PASSAGE SHOWN Block Start

United States District Court, M.D. Pennsylvania

March 10, 2017

EUGENE DOUGLAS MANNING, Plaintiff,
v.
DOUGLAS HERMAN, et al., Defendants.

          JONES, J.

          MEMORANDUM

          KAROLINE MEHALCHICK, UNITED STATES MAGISTRATE JUDGE

         Before the Court is a motion for a protective order filed by Defendants Morrow, Mills, and Staley. (Doc. 190). The Defendants previously moved for entry of a protective order in response to “voluminous” discovery requests received from pro se Plaintiff Eugene Douglas Manning, which was granted on October 17, 2016. (Doc. 167; Doc. 173). In response, Manning requested nine court-issued subpoenas to obtain medical records from third-party medical providers, clarification on the admissibility of already obtained medical records, and six subpoenas intended for discovery to be served upon the Defendants and related third parties. (Doc. 168). The Court granted the subpoenas for third party medical providers but denied issuance of subpoenas intended for the Defendants and Franklin County prison. (Doc. 174; Doc. 175).

         I. Standard

         “Parties may obtain discovery regarding any nonprivileged matter that is relevant to any party's claim or defense . . . . Information within this scope of discovery need not be admissible in evidence to be discoverable.” Fed.R.Civ.P. 26(b)(1). “Rule 26(c) authorizes a court to issue a protective order where justice so requires and upon good cause shown. The party seeking a protective order bears the burden of demonstrating the ‘good cause' required to support such an order.” Trans Pacific Ins. Co. v. Trans-Pacific Ins. Co., 136 F.R.D. 385, 391 (E.D. Pa. 1991). “Broad allegations of harm, unsubstantiated by specific examples or articulated reasoning, do not satisfy the Rule 26(c) test.” Cipollone v. Liggett Grp., Inc., 785 F.2d 1108, 1121 (3d Cir. 1986). The decision of whether or not to grant a protective order pursuant to Rule 26(c) rests in the sound discretion of the trial court. Glenmede Trust Co. v. Thompson, 56 F.3d 476, 483 (3d Cir. 1995).

PASSAGE SHOWN Block End
DATA UNDER STUDY Block Start

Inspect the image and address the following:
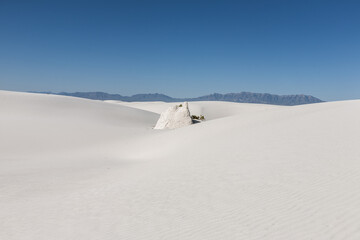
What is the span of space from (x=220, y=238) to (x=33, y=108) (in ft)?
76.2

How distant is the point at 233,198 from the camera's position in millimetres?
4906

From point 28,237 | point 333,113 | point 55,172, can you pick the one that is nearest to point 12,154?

DATA UNDER STUDY Block End
DATA UNDER STUDY Block Start

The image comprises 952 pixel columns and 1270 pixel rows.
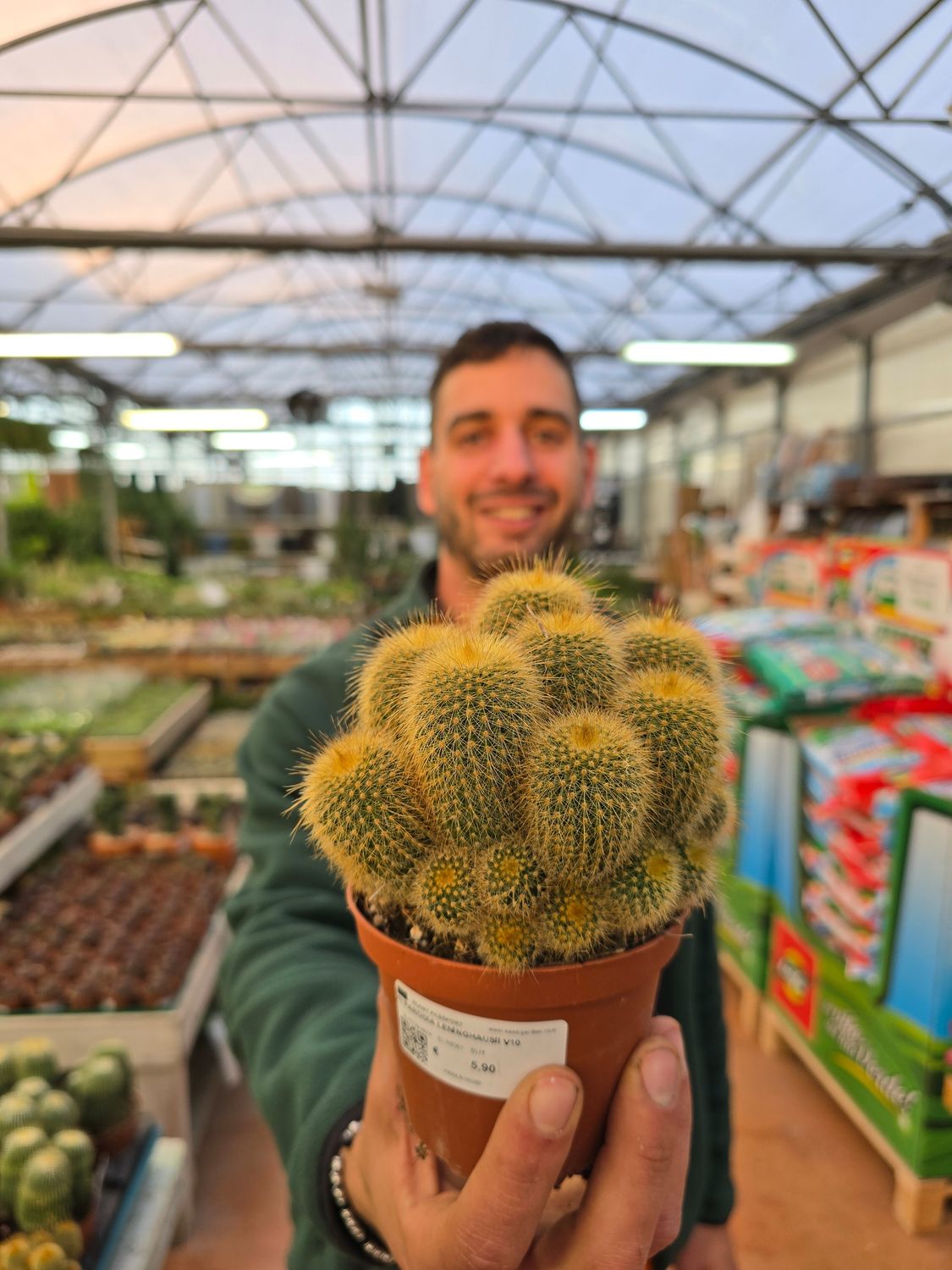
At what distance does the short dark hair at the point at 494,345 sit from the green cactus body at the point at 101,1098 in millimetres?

DATA UNDER STUDY Block End

## COMPLETE THE FOLLOWING
• A. Translate this sentence from the court memorandum into Spanish: "The decision of whether or not to grant a protective order pursuant to Rule 26(c) rests in the sound discretion of the trial court."
• B. Continue the court memorandum on the protective order from its final sentence.

## RESPONSE LIST
• A. La decisión de conceder o no una orden de protección conforme a la Regla 26(c) queda a la sana discreción del tribunal de primera instancia.

• B.
         II. Discussion

         On November 9, 2016, Manning moved to serve written discovery on the Defendants in order to obtain the legal names of the remaining Defendants. (Doc. 180). The Court granted his motion and ordered the Defendants to provide him with their legal names. (Doc. 187). In their instant motion, the Defendants assert that following compliance with this Order, Manning resubmitted discovery requests previously answered in a manner Manning deemed inadequate. (Doc. 191). Additionally, they stated that Manning served a subpoena on the Franklin County jail, seeking information already provided and various other requests. (Doc. 191-12).

         The Court's Order granting Manning's motion to serve written discovery related ONLY to the legal names of the Defendants and did NOT authorize the resubmission of previously offered discovery requests. As stated in the October 17, 2016 entry of a protective order, Manning must seek leave of court before service of discovery on the Defendants. (Doc. 173). While Manning did file a motion to serve written discovery, the Court's Order granting Manning's motion was not an open invitation to refile old discovery requests, but provided only for submission of discovery tailored to obtaining the names of the Defendants which was the entirety of Manning's supporting argument.

         In the October 21, 2016 Memorandum explaining the denial of Manning's motion for subpoenas, the Court explained that “to the extent [Manning] believes Defendants provided evasive discovery answers, he must in good faith attempt to resolve these issues without Court intervention, and, only upon a showing thereof, may file a motion to compel.” (Doc. 174, a 5-6). This remains the case. The Court has no reason to doubt Manning's efforts to resolve the discovery dispute prior to seeking Court intervention. However, at no point has he filed a motion to compel or a motion with similar effect. The prior orders of the Court did not authorize resending hundreds of pages of discovery requests already answered, even if Manning is dissatisfied with the response provided, as a means of obtaining information he seeks.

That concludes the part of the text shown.